Policy On Material Subsidiaries

Introduction
The Board of Directors (the “Board”) of Premier Explosives Limited (the “Company”) has adopted the following policy and procedures with regard to Material Subsidiaries, which may be reviewed and amend by the Board from time to time.

Policy objective
This policy is framed to enable determination of Material Subsidiaries of the Company and to provide governance framework for such identified subsidiaries, as per the requirements of SEBI (Listing Obligations and Disclosure Requirements) Regulations 2015.

Definitions

All the words and expressions used in this Policy, unless defined hereafter, shall have meaning respectively assigned to them under the Listing Agreement and in the absence of its definition or explanation therein, as per the Companies Act, 2013 (“Act”) and the Rules, Notifications and Circulars made/issued thereunder, as amended, from time to time.

“Audit Committee” means the Audit Committee constituted by the Board of Directors of the Company, from time to time, under SEBI (LODR) Regulation 2015 and the Companies Act, 2013.

“Board of Directors” or “Board” means the Board of Directors of Premier Explosives Limited, as constituted from time to time.

“Company” means a company incorporated under the Companies Act, 2013 or under any previous company law.

“Independent Director” means a director of the Company, not being a whole time director and who is neither a promoter nor belongs to the promoter group of the Company and who satisfies other criteria for independence under the Companies Act, 2013 and SEBI (LODR) Regulations 2015

“Policy” means Policy on Material Subsidiaries.

“Material Unlisted Indian Subsidiary” shall mean a Material Subsidiary which is incorporated in India and is not listed on the Indian stock exchanges.

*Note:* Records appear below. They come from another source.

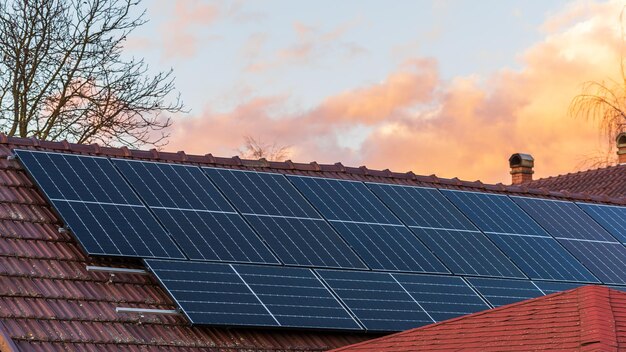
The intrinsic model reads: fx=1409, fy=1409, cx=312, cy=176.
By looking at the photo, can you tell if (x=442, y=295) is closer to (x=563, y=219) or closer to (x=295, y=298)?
(x=295, y=298)

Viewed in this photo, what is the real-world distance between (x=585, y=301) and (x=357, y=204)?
288 inches

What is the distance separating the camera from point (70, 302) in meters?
17.6

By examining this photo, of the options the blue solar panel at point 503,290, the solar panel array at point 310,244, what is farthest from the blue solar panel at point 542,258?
the blue solar panel at point 503,290

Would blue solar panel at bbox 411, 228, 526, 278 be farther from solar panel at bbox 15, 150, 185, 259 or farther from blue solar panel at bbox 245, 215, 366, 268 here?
solar panel at bbox 15, 150, 185, 259

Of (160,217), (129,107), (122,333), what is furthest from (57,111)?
(122,333)

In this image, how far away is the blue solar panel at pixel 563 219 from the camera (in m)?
24.5

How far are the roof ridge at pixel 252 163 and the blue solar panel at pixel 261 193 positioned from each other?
47cm

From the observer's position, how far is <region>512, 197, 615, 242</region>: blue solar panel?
966 inches

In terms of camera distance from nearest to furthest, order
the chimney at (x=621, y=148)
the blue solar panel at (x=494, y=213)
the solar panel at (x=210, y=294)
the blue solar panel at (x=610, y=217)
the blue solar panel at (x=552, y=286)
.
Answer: the solar panel at (x=210, y=294)
the blue solar panel at (x=552, y=286)
the blue solar panel at (x=494, y=213)
the blue solar panel at (x=610, y=217)
the chimney at (x=621, y=148)

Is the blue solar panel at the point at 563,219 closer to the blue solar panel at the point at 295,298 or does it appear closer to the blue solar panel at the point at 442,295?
the blue solar panel at the point at 442,295

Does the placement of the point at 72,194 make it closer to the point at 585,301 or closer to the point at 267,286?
the point at 267,286

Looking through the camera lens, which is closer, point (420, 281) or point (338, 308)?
point (338, 308)

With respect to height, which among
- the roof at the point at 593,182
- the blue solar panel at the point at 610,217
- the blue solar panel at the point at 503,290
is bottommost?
the blue solar panel at the point at 503,290

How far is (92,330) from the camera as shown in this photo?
56.3 ft
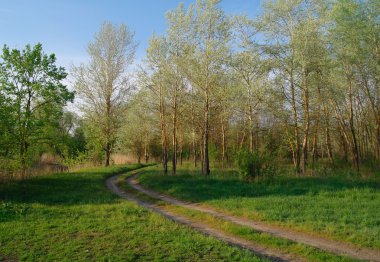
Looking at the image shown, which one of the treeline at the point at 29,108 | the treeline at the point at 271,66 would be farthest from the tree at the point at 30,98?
the treeline at the point at 271,66

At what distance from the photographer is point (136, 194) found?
1688cm

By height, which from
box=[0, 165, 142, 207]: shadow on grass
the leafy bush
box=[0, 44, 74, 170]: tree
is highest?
box=[0, 44, 74, 170]: tree

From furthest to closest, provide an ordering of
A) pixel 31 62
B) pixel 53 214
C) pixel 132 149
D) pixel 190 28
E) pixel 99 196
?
pixel 132 149 < pixel 190 28 < pixel 31 62 < pixel 99 196 < pixel 53 214

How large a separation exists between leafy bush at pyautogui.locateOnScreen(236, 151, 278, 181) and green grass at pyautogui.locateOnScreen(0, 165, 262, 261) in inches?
265

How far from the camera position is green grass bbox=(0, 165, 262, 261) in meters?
7.04

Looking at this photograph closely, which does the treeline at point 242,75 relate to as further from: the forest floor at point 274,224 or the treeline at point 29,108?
the forest floor at point 274,224

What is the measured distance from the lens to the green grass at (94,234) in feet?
23.1

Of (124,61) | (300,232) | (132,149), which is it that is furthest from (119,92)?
(300,232)

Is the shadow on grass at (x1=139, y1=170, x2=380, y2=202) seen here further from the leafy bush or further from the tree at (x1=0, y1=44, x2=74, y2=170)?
the tree at (x1=0, y1=44, x2=74, y2=170)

“Significant Transaction or Arrangement” shall mean any individual transaction or arrangement that exceeds or is likely to exceed ten percent of the total revenues or total expenses or total assets or total liabilities, as the case may be, of the material unlisted subsidiary for the immediately preceding accounting year.

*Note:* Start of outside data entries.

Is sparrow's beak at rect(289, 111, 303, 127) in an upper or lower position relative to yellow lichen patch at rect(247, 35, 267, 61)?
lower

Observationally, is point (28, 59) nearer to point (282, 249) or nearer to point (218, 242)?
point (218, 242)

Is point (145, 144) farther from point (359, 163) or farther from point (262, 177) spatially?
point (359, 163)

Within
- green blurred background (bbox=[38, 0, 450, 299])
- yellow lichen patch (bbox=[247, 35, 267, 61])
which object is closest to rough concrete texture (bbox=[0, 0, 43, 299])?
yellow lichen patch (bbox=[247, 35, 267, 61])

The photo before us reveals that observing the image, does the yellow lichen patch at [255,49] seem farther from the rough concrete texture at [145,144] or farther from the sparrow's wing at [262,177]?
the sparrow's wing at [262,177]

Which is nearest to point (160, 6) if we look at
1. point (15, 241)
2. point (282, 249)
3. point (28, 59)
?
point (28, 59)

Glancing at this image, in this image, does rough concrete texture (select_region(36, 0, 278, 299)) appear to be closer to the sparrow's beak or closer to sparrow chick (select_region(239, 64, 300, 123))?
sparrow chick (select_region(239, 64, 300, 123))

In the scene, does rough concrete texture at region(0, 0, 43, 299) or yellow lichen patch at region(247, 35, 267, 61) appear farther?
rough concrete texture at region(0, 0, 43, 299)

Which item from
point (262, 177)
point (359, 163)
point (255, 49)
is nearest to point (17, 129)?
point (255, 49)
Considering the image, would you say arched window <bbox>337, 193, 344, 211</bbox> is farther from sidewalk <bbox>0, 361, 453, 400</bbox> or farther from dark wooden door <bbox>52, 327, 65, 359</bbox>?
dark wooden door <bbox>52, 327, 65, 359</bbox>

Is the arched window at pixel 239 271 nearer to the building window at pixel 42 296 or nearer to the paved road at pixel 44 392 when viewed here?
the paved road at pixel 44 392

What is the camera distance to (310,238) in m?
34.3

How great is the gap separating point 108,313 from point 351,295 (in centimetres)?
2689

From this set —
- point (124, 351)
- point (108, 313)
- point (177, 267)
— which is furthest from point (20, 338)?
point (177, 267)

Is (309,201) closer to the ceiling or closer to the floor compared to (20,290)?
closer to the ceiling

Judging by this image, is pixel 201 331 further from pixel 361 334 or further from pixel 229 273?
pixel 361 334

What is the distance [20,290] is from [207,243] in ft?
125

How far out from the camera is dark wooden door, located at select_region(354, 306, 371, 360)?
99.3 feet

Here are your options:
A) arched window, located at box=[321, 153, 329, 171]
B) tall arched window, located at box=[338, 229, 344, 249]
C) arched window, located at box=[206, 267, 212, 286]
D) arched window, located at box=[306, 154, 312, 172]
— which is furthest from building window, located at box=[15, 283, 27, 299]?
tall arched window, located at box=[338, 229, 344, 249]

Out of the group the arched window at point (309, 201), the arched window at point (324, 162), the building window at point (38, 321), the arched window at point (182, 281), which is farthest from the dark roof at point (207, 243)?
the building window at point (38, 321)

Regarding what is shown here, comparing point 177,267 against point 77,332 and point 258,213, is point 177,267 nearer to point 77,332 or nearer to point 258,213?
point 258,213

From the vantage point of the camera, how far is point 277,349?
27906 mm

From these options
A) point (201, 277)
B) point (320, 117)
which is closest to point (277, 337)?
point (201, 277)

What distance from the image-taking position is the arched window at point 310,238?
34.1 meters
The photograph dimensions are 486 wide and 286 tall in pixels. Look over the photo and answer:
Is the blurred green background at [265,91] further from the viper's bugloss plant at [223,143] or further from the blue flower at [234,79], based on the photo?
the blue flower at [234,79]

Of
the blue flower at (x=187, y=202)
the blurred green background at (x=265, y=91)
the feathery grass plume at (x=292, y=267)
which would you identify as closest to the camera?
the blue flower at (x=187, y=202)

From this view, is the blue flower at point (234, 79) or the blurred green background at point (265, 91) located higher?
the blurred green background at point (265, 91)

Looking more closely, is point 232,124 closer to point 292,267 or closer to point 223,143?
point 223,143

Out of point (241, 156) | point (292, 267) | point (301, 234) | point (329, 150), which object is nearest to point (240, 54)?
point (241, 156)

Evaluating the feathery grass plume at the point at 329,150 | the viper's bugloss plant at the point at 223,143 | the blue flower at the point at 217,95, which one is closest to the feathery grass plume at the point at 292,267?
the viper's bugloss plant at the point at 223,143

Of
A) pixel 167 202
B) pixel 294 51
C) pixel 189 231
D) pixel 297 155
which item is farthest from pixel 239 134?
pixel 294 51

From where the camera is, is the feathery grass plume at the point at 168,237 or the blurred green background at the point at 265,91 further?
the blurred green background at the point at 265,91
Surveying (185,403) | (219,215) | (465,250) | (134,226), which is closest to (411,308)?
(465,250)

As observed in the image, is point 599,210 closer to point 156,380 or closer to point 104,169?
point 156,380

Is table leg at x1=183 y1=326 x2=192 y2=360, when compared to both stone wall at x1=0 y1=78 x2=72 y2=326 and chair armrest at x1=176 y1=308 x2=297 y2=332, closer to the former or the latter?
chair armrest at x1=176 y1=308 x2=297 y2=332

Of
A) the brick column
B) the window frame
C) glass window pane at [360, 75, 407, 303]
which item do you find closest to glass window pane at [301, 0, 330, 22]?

“Subsidiary” shall be as defined under the Companies Act, 2013 and the Rules made thereunder.

Policy

  • Material unlisted Indian subsidiary shall mean an unlisted subsidiary, incorporated in India, whose income or net worth (i.e. paid up capital and free reserves) exceeds twenty percent of the consolidated income or net worth respectively of the Company in the immediately preceding accounting year.
  • One Independent Director of the Company shall be a director on the Board of the material unlisted Indian subsidiary company.
  • The Audit Committee of the Company shall review the financial statements, in particular, the investments made by all the unlisted subsidiary companies on quarterly basis.
  • The minutes of the Board Meetings of all the unlisted subsidiary companies shall be placed before the Board of the Company on quarterly basis.
  • The management shall on quarterly basis bring to the attention of the Board of Directors of the Company, a statement of all Significant Transactions and Arrangements entered into by the unlisted subsidiary companies.
  • The Company shall not without passing a special resolution in its general meeting:
  • (i) dispose shares in Material Subsidiaries that reduces its shareholding (either on its own or together with other subsidiaries) to less than fifty percent ; or
    (ii) cease the exercise of control over the subsidiary; or
    (iii) sell, dispose or lease the assets amounting to more than twenty percent of the assets of the material subsidiary.

    Provided that no such prior approval of shareholders by way of special resolution in general meeting will be required if the sale, disposal, lease is made pursuant to a scheme of arrangement duly approved by a Court/Tribunal.

Dissemination
Pursuant to Rule 46 of SEBI (LODR) Regulations 2015, this Policy and any amendment thereto shall be posted on the website of the Company and a web link thereto shall be provided in the Annual Report.

Limitation and amendment
In the event of any conflict between the Policy provisions and Statutory provisions (Companies Act, other Acts, Listing Agreement, other Statutory rules, etc.) the latter shall prevail over this Policy. Any subsequent amendments and modifications in the statutory provisions in this regard shall automatically apply to this Policy.

Policy review
This Policy shall be subject to review as may be deemed necessary and in accordance with regulatory amendments.